Ex-jogador sofreu parada cardíaca no último sábado, teve situação estabilizada pelos médicos, mas não resistiu
–
O futebol perdeu um de seus maiores ídolos nesta segunda-feira. O ex-jogador Alfredo Di Stéfano, considerado o maior ídolo da história do Real Madrid, morreu vítima de um ataque cardíaco sofrido no último sábado em uma rua perto do estádio Santiago Bernabéu. A situação do argentino naturalizado espanhol foi anunciada como estável no boletim divulgado no domingo, mas a lenda não resistiu.
–
À direita, nos tempos de craque do Real Madri, cinco vezes campeão europeu, com outros craques: Zárraga (no meio) e Gento.





0 Responses
Na história do futebol o jogador “GÊNIO” era aquele que chamava para si a responsabilidade de todo o time na partida e era admirado até pelos adversários..Enfim: Carismáticos, merecia admiração até dos adversários..
Jogadores que mereceram ser chamados de GÊNIOS:
1-) FRIENDEHREICH-PELÉ-GARRINCHA-TOSTÃO-CRUIFF-PLATINI-PUSKAS-BECKENBAUER-,,,,,,,,,,,,,,,
Assim como fizeram Chile, Holanda, Croácia e outros, a Alemanha já começa fazer pressão, insinuando o Brasil como um time violento. Logo a Alemanha, que joga duro, com bastante rispidez. Van Gaal não falou nada a respeito do pênalti claro não marcado para a Costa Rica e a Holanda passou. O futebol moderno é viril, de muito choque, portanto, são falácias e todos batem atualmente. Se o Zúniga tivesse sido advertido com o amarelo quando pisou no Hulk, talvez não teria ido de forma estabanada no Neymar.

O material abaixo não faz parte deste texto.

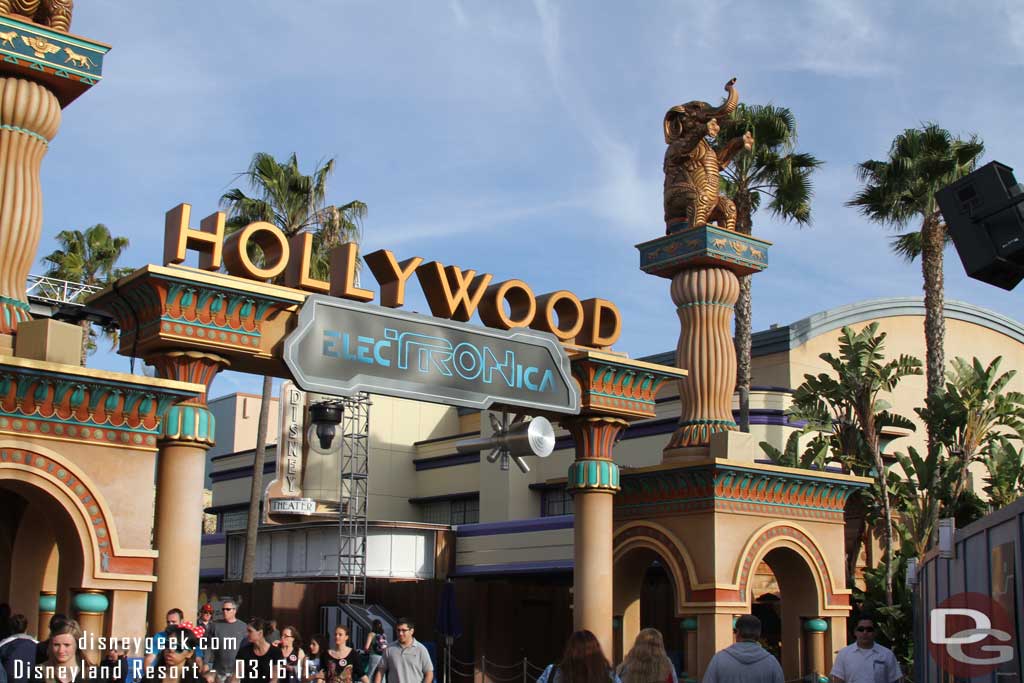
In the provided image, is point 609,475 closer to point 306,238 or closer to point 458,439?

Não acho o Brasil um time violento. Felipão é um técnico de característica defensiva e jogador brasileiro não sabe marcar e acaba fazendo muitas faltas. Mas não são faltas violentas, a ponto de mandar alguém para o hospital.
Segundo o rei pele esse foi um dos maiores craques que ele viu jogar. E pra fazer história no real madrid realmente tem que ser diferenciado.
Mais um grande nome do futebol indo pra eternidade.
Assim como Messi hoje em dia, Di Stéfano é argentino mas virou mito no futebol espanhol.
Não entendi bem o porque do comentário do Tércio Oliveira nesse tópico, uma vez que aqui trata-se de reverenciar um dos maiores artistas da bola de todos os tempos: o grande Di Stéfano, cérebro da sensacional equipe do River Plate dos anos 40, cujo ataque era formado por ele, Labruña e Pedernera. Pra não falar um a da sua passagem fantástica pelo Real Madrid…
Mas a respeito do comentário do Tércio, não sei porque ele está discordando do comando alemão: não estamos falando de virilidade. Estamos falando de estatísticas. E o time brasileiro nunca bateu tanto, nunca parou tanto o jogo no meio campo com faltas bisonhas como eu vi nessa copa do mundo.
É uma desonra ao futebol que sempre se jogou por aqui, e uma desonra ao nome do Di Stéfano.